## What you will do
• A. Reproduce, word for word, the part of the passage on presidential rankings that begins with the words containing "In 2012, Newsweek" and ends with "transparency, and accountability.".
• B. Find each line of the records that includes the string "entries", and copy those lines in full.

## Text block
——————————
The 2010 Siena poll of 238 presidential scholars found that former president George W. Bush was ranked 39th out of 43, with poor ratings in handling of the economy, communication, ability to compromise, foreign policy accomplishments, and intelligence. Meanwhile, the then-current president Barack Obama was ranked 15th out of 43, with high ratings for imagination, communication ability, and intelligence and a low rating for background (family, education, and experience).

In 2011, through the agency of its United States Presidency Centre (USPC), the Institute for the Study of the Americas (located in the University of London's School of Advanced Study) released the first ever United Kingdom academic survey to rate presidents. This polled the opinion of British specialists in American history and politics to assess presidential performance. They also gave an interim assessment of Barack Obama, but his unfinished presidency was not included in the survey. (Had he been included, he would have attained eighth place overall.)

In 2012, Newsweek magazine asked a panel of historians to rank the ten best presidents since 1900. The results showed that historians had ranked Franklin D. Roosevelt, Theodore Roosevelt, Lyndon B. Johnson, Woodrow Wilson, Harry S. Truman, John F. Kennedy, Dwight D. Eisenhower, Bill Clinton, Ronald Reagan, and Barack Obama as the best since that year.

A 2013 History News Network poll of 203 American historians, when asked to rate Obama's presidency on an A–F scale, gave him a B- grade. Obama, whom historians graded using 15 separate measures plus an overall grade, was rated most highly in the categories of communication ability, integrity, and crisis management; and most poorly for his relationship with Congress, transparency, and accountability.

A 2015 poll administered by the American Political Science Association (APSA) among political scientists specializing in the American presidency had Abraham Lincoln in the top spot, with George Washington, Franklin D. Roosevelt, Theodore Roosevelt, Thomas Jefferson, Harry S. Truman, Dwight D. Eisenhower, Bill Clinton, Andrew Jackson, and Woodrow Wilson making the top 10. APSA conducted a repeat of this poll in 2018, with Donald Trump appearing for the first time, in last position.

A 2016 survey of 71 British specialists by the Presidential History Network produced similar results to the 2011 USPC survey, with Barack Obama placed in the first quartile.
——————————
## Task input
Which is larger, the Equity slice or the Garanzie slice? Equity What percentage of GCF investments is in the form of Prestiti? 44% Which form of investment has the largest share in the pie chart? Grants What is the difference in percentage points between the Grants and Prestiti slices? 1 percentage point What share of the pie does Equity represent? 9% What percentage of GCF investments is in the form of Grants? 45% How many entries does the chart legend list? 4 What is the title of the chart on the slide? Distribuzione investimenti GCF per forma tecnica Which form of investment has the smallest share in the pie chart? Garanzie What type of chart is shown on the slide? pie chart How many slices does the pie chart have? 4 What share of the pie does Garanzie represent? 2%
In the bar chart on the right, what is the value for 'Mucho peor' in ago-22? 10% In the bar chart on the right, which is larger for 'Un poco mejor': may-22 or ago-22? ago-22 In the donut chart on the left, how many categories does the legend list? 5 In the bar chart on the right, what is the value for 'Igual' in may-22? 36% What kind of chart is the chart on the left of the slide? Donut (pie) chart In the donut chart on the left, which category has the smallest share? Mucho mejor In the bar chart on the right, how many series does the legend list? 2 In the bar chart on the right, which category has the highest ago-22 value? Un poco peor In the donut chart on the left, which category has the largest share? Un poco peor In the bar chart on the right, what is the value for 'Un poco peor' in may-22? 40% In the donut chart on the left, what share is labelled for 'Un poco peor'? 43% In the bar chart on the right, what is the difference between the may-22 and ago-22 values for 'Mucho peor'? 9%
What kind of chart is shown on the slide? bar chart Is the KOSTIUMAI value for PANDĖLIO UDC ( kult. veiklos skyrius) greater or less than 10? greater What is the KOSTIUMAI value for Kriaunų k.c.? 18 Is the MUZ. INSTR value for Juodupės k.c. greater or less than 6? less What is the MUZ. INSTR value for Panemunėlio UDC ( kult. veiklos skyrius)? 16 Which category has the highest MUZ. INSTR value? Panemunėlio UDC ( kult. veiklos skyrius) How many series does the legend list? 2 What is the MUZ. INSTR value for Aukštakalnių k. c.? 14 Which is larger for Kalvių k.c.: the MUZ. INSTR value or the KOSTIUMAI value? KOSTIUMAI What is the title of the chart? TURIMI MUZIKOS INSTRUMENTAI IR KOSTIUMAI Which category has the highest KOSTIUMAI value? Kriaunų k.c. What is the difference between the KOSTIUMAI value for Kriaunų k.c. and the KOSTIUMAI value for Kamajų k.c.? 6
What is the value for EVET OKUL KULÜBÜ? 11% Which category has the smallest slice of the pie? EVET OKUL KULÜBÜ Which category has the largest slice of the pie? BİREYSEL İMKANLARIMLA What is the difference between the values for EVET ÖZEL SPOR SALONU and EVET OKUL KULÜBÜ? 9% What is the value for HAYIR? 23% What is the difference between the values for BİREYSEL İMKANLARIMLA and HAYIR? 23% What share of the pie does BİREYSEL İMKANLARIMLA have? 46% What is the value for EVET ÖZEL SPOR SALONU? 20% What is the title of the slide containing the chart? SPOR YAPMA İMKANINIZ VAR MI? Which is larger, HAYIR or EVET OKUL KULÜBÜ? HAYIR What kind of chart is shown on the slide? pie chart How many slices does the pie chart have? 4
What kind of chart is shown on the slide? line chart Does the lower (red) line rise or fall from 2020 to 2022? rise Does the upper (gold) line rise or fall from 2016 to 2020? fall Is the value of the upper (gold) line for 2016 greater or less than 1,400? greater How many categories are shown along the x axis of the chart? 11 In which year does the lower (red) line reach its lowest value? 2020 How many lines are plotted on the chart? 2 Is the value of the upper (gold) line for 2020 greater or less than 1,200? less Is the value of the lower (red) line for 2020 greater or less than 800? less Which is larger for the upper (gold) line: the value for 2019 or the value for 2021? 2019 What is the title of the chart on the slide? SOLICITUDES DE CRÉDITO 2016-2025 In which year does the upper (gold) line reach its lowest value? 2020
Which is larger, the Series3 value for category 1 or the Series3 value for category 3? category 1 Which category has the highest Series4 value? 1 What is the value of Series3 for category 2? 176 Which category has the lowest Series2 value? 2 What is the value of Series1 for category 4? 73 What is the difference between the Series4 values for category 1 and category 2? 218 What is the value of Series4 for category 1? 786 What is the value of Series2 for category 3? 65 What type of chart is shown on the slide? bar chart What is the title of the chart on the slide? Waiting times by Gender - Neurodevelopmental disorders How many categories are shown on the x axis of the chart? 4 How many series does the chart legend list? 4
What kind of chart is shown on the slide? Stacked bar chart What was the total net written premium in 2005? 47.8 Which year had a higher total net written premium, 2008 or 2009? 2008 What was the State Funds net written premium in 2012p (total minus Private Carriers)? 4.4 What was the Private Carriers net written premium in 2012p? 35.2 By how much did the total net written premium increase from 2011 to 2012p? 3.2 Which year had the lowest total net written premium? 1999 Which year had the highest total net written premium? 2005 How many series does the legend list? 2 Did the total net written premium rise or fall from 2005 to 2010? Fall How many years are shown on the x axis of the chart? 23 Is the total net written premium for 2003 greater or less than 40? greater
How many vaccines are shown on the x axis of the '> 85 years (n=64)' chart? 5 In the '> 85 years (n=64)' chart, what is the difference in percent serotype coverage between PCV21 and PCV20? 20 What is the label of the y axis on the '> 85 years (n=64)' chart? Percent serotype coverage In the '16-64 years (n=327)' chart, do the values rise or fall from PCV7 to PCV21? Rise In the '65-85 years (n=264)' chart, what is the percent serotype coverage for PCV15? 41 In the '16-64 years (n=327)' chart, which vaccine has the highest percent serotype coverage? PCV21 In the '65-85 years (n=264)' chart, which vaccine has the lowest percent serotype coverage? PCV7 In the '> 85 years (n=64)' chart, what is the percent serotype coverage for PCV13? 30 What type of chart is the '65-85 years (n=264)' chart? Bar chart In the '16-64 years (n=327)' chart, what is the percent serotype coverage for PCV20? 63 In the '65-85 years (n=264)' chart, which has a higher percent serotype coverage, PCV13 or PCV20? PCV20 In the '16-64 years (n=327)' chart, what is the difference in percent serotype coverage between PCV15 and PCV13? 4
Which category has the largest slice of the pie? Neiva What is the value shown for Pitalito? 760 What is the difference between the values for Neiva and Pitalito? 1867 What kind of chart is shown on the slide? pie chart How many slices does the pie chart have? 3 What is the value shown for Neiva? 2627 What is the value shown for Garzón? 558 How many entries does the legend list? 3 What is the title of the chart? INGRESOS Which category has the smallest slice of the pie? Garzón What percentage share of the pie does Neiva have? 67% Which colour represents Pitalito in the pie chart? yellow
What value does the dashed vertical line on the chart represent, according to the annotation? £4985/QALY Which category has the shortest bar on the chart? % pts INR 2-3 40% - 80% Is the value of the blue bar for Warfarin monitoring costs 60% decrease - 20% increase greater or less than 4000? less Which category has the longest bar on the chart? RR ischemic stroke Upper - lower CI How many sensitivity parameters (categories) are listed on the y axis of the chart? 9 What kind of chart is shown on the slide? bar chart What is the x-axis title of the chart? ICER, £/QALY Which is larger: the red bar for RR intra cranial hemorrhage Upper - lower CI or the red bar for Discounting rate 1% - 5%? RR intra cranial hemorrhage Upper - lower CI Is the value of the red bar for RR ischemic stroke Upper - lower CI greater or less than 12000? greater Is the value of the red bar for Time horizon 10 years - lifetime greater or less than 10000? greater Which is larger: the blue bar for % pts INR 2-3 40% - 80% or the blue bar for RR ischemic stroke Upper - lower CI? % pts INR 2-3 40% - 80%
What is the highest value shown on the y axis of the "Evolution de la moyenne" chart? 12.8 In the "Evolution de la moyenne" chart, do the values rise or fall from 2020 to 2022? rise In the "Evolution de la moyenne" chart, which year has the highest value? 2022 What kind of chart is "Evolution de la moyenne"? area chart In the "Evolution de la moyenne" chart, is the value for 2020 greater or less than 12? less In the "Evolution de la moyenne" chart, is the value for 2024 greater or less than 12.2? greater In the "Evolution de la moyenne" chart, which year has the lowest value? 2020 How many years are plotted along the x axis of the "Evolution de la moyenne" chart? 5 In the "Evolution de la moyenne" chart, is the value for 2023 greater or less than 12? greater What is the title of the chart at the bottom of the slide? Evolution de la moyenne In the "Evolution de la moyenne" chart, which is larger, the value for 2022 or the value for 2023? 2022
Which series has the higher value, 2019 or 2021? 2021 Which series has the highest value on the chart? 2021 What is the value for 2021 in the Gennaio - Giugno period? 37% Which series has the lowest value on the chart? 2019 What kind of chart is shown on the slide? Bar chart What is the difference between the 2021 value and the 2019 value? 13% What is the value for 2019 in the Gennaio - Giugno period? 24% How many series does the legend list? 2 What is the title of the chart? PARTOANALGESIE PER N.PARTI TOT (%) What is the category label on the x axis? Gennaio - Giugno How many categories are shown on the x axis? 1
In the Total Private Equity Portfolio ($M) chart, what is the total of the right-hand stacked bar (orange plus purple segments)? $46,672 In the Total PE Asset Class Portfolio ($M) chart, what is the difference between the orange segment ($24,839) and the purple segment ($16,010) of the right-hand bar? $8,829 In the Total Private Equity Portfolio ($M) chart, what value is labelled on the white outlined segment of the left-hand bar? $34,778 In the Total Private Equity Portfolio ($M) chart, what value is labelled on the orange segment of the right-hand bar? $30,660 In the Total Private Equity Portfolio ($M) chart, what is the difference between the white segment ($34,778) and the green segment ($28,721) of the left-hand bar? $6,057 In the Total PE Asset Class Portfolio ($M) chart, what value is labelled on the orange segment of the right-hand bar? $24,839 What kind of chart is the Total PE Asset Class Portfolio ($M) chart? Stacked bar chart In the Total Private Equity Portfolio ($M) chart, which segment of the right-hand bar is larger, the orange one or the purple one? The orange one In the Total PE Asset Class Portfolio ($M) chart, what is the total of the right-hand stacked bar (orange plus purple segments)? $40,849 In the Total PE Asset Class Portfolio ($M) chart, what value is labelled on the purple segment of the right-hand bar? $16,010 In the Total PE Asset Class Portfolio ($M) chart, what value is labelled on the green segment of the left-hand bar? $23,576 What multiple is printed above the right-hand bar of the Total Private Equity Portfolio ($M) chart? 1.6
——————————
## Expected responses
• A.
In 2012, Newsweek magazine asked a panel of historians to rank the ten best presidents since 1900. The results showed that historians had ranked Franklin D. Roosevelt, Theodore Roosevelt, Lyndon B. Johnson, Woodrow Wilson, Harry S. Truman, John F. Kennedy, Dwight D. Eisenhower, Bill Clinton, Ronald Reagan, and Barack Obama as the best since that year.

A 2013 History News Network poll of 203 American historians, when asked to rate Obama's presidency on an A–F scale, gave him a B- grade. Obama, whom historians graded using 15 separate measures plus an overall grade, was rated most highly in the categories of communication ability, integrity, and crisis management; and most poorly for his relationship with Congress, transparency, and accountability.

• B.
Which is larger, the Equity slice or the Garanzie slice? Equity What percentage of GCF investments is in the form of Prestiti? 44% Which form of investment has the largest share in the pie chart? Grants What is the difference in percentage points between the Grants and Prestiti slices? 1 percentage point What share of the pie does Equity represent? 9% What percentage of GCF investments is in the form of Grants? 45% How many entries does the chart legend list? 4 What is the title of the chart on the slide? Distribuzione investimenti GCF per forma tecnica Which form of investment has the smallest share in the pie chart? Garanzie What type of chart is shown on the slide? pie chart How many slices does the pie chart have? 4 What share of the pie does Garanzie represent? 2%
Which category has the largest slice of the pie? Neiva What is the value shown for Pitalito? 760 What is the difference between the values for Neiva and Pitalito? 1867 What kind of chart is shown on the slide? pie chart How many slices does the pie chart have? 3 What is the value shown for Neiva? 2627 What is the value shown for Garzón? 558 How many entries does the legend list? 3 What is the title of the chart? INGRESOS Which category has the smallest slice of the pie? Garzón What percentage share of the pie does Neiva have? 67% Which colour represents Pitalito in the pie chart? yellow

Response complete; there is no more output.